Perhaps the Cortex-M core most widely adopted is the M3; many MCU manufacturers have an M3 license and use it as the basis for their 32-bit MCU families. This core is used for a wide variety of devices, from highly integrated systems-on-chip (SoC) such as the PSoC5 SoC from Cypress Semiconductor to the more power-conscious Tiny Gecko from Silicon Labs. The Cortex-M family has grown in both directions since the M3, with the more capable Cortex-M4 and -M4F, which adds floating-point DSP instructions, and the aforementioned Cortex-M0 and Cortex-M0+.
Their low power credentials and small transistor count (and therefore small silicon area), has encouraged some manufacturers to use multiple cores to create heterogeneous multicore solutions, such as the LPC5411x family from NXP, which combines a Cortex-M0+ core with a Cortex-M4 with a floating-point on the same device. Similarly, the PSoC6 from Cypress Semiconductor also integrates the Cortex-M4F with the Cortex-M0+. The advantage of integrating two cores in a single device is that the application can use the lower power M0+ for housekeeping tasks and simple control routines, but quickly invoke the performance of the M4 when the application needs to execute more intensive or time-sensitive processing.
When Arm introduced the Cortex-M7 core in 2014, the performance was increased even further. With a six-stage superscalar pipeline and support for out-of-order completion, the M7 more closely resembles the higher-end processor cores found in applications such as smartphones, tablets, and laptops. One of the most successful MCUs based on the M7 core is STMicroelectronics’ STM32F730x8, which also includes the company’s ART technology; this allows the device to execute from Flash memory without wait-states, providing engineers with even more flexibility.
With the introduction of the Arm v8 architecture, Arm was able to further improve the Cortex-M product offering, albeit without the support of 64-bit instructions. What it did do, however, was upgrade the memory protection unit (MPU) and add support for execute-only memory. The latter feature actively protects against the reverse-engineering of software, but perhaps most significantly Arm v8 for Cortex-M brought the features of TrustZone to the deeply embedded application space.

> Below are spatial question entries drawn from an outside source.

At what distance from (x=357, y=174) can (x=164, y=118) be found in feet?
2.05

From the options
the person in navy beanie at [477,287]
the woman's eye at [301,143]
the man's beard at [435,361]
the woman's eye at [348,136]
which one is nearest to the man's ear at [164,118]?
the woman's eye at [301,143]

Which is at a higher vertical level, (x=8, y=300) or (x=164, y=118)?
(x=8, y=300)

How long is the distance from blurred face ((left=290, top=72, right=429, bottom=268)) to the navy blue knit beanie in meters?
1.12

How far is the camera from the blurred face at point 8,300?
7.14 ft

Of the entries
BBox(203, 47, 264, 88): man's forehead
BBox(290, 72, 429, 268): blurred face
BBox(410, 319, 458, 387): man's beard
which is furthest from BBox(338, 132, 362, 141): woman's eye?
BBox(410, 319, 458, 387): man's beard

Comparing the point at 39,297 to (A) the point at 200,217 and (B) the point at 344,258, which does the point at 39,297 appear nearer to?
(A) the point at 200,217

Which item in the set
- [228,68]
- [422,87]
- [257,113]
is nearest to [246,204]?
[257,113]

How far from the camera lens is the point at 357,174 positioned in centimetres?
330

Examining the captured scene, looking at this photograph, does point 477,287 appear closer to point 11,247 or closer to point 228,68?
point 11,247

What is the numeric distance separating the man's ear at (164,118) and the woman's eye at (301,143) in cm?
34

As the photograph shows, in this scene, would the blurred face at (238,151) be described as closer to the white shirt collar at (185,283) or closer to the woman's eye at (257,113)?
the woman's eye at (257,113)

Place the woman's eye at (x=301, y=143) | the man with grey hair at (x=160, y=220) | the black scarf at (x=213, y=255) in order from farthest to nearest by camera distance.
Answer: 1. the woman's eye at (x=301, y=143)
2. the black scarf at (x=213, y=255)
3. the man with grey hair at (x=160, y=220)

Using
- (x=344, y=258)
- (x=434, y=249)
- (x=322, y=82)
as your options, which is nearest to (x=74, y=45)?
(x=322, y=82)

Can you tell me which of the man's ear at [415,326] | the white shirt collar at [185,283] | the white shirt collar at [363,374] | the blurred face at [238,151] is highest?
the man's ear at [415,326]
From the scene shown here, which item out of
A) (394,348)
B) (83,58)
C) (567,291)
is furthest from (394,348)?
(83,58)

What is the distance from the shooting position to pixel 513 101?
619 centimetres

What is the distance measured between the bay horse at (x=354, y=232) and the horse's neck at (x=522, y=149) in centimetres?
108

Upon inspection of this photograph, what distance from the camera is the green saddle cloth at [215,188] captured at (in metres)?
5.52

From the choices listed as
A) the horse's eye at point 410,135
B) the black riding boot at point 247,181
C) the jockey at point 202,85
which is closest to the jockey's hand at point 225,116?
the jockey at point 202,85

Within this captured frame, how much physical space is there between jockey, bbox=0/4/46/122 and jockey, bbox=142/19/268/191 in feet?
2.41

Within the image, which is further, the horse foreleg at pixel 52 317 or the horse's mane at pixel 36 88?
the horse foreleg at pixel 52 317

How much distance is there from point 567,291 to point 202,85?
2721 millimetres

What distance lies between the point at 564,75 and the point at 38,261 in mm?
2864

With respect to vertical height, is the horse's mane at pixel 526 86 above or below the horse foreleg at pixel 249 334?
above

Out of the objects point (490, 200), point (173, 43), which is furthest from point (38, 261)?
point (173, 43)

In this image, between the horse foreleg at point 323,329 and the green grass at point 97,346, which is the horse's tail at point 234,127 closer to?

Using TrustZone makes it safe to switch between secure and non-secure states without the need for a hypervisor. It uses dedicated instructions and a privileged mode to move data between tasks using secure registers. Access to these registers is restricted to other tasks, including interrupts, which makes it easier for developers to create IoT devices that are highly secure.
A good example of an MCU based on this version of the core architecture is the SAML11 from Microchip. Based on the Cotex-M23 core, this family adds security features such as a factory-provisioned root of the trust key. The Cortex-M33 core is at the heart of Nordic Semiconductors’ nRF9160 series, which integrates the MCU core alongside an RF frontend and baseband as a System in Package (SIP) for LTE connectivity using CAT-M or NB-IoT.
Conclusion
Unlike most other examples of a single instruction set architecture, the Arm portfolio has successfully penetrated and, in the opinion of many, dominated the technology landscape. The way it influenced the embedded sector during the Smart Revolution cannot be underestimated, but its future seems just as bright.
The Arm architecture comprises three distinct families; the Cortex-A, Cortex-R, and Cortex-M, which continue to target the three key parameters of performance, determinism, and power. This strategy ensures it maintains its heritage and retains its approach to scalability. These features are likely to become more important in the future, as the requirements of specific applications begin to merge and combine.